Jerome argues something that I am not quite sure as to what he is responding to as I am arguing that there is not a whole lot space for the Clinton coalition to grow and he is arguing that it is a large base. Two very different points.

calling Clinton's base "shrinking" while she's energized the biggest bloc of growing voters in Latinos, and increased the turnout of women to about 60 percent on average of the total vote, seems very odd

Clinton's base is older, more female, more white, more Hispanic, less black, less 'Creative Class' and more likely to self-identify as Democrats than the entire Democratic primary electorate. Hillary Clinton currently has support of roughly 45% of the party, Barrack Obama has the support of 45% of the party and 10% don't know or are floating between candidates.

So what are the trends moving forward and where is there room for Clinton's coalition to expand to fifty percent of the party in 2012? That is the question that I am asking and not the one that Jerome is responding to. We both agree that Hillary Clinton has done an excellent job of mobilizing her core support demographics. The question is where are those demographics in four years. The data will be pulled from the Open Left composite primary exit poll.

The Democratic Party is getting less white every year. This means for Clinton to expand upon the net margin provided by her winning the white vote 50:42 she would need to add several additional points just to stay even as the white slice of the Democratic pie has gotten smaller. She may be able to reduce the net margin in 2012 within the African American vote but given the premise of the scenario is a murder-suicide pact to take down Obama, or at least the perception thereof, this would be difficult. She is winning the Latino vote by large margins, so it would be difficult for her to increase her margins here. However if she holds her margin steady, she picks up a net point or two due to changes in Democratic Party composition.

Women make up 58% of the Democratic primary electorate. Hillary Clinton is doing very well here, but again where is the space for net margin growth if she has already effectively maxed out her support here? What is the probability that women will make up 61%, 62%, 63% of the Democratic electorate in 2012?

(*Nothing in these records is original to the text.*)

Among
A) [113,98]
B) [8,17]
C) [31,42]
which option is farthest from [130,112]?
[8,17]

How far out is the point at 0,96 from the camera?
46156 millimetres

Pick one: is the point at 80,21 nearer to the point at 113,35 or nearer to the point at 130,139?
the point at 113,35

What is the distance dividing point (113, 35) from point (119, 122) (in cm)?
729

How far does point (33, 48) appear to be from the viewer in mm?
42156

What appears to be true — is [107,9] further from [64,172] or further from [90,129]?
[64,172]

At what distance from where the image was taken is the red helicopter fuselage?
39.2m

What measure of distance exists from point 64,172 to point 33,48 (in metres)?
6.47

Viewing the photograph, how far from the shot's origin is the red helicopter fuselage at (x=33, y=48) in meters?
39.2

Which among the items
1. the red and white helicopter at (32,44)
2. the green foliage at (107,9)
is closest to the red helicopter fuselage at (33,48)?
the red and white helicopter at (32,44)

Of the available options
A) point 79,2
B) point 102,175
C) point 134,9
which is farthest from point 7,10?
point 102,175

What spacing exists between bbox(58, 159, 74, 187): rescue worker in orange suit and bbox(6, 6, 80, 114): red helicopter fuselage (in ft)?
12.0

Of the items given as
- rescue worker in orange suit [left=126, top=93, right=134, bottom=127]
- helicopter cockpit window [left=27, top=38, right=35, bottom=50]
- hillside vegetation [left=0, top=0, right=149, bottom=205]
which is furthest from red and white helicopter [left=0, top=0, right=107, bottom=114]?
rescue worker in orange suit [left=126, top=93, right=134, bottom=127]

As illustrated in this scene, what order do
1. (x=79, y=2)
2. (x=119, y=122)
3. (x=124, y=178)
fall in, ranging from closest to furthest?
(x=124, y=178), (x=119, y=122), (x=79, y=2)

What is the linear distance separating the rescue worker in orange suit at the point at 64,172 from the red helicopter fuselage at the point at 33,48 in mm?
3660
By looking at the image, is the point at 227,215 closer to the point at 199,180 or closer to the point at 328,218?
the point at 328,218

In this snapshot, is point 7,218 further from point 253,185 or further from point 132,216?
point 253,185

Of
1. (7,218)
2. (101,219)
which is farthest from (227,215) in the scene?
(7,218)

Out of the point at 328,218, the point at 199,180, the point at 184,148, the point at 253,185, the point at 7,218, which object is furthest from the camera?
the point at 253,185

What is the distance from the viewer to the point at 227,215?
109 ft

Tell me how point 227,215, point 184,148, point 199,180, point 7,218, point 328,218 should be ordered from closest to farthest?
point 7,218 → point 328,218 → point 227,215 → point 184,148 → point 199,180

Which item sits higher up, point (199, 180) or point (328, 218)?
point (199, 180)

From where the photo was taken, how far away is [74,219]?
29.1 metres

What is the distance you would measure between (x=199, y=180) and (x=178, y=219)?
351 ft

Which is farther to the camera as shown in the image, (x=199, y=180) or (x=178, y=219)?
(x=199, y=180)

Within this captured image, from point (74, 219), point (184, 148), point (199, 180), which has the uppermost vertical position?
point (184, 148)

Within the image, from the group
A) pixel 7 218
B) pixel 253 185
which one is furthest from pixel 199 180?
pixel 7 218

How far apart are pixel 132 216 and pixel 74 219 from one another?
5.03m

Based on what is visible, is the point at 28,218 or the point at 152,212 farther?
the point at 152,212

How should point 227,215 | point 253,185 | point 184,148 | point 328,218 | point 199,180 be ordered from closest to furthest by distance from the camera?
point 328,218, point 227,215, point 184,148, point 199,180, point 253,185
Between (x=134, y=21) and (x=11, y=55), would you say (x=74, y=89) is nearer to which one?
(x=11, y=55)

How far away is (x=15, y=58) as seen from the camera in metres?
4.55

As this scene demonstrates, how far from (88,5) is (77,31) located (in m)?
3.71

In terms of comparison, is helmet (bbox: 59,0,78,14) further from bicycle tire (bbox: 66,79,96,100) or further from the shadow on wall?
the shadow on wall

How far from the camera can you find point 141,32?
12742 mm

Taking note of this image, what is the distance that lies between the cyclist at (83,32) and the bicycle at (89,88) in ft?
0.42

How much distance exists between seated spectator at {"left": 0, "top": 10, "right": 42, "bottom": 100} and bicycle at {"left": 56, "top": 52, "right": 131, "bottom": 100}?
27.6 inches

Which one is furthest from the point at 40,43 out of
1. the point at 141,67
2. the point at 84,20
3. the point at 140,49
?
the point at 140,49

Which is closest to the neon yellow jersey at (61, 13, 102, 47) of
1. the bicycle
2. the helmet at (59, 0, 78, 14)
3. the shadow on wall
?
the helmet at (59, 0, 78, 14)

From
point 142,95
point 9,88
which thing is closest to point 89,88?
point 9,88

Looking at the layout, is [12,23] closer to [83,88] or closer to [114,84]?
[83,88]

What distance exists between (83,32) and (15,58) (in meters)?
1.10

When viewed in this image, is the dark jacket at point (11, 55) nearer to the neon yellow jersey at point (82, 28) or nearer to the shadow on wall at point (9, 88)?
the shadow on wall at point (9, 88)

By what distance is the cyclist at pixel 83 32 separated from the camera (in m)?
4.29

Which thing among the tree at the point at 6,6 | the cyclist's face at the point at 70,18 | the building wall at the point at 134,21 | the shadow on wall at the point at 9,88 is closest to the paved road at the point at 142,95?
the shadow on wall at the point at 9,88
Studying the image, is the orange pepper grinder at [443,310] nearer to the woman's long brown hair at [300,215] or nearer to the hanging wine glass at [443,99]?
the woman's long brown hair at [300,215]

The Baby Boomer age cohorts are not a particularly friendly age cohort for Democrats while the Millenial cohort (of which I am an old borderline member) is a very Democratic friendly cohort. The oldest members of the Millenial cohort are just beginning to enter their prime voting years, and in 2012 will make up a proportionally larger share of the Democratic Party electorate. And right now they are voting for candidates other than Hillary Clinton. This will probably produce a net negative of a point or two in this analysis for Hillary Clinton in 2012. The same applies to people who identify as Creative Class individuals --- urban, highly educated, white collar workers; this is a growing sphere that Clinton has been losing.

So in this relatively static analysis, Hillary Clinton has assembled a large coalition within the Demcoratic primary electorate that is roughly 45% of the party in 2008. Her opponent has done the same thing. The difference is that the Clinton coalition, all else being equal, has much less demographic space to grow, with the exception fo the Latino vote, while the Obama coalition should grow in relative size within the Democratic primary electorate in 2012.

Yes, of course, we can assume that political operatives can read demographics as well or better than I can, so campaigns will change their pitches and priorities, but the Clinton coalition is more vulnerable to shrinkage than the Obama coalition over the next couple of cycles.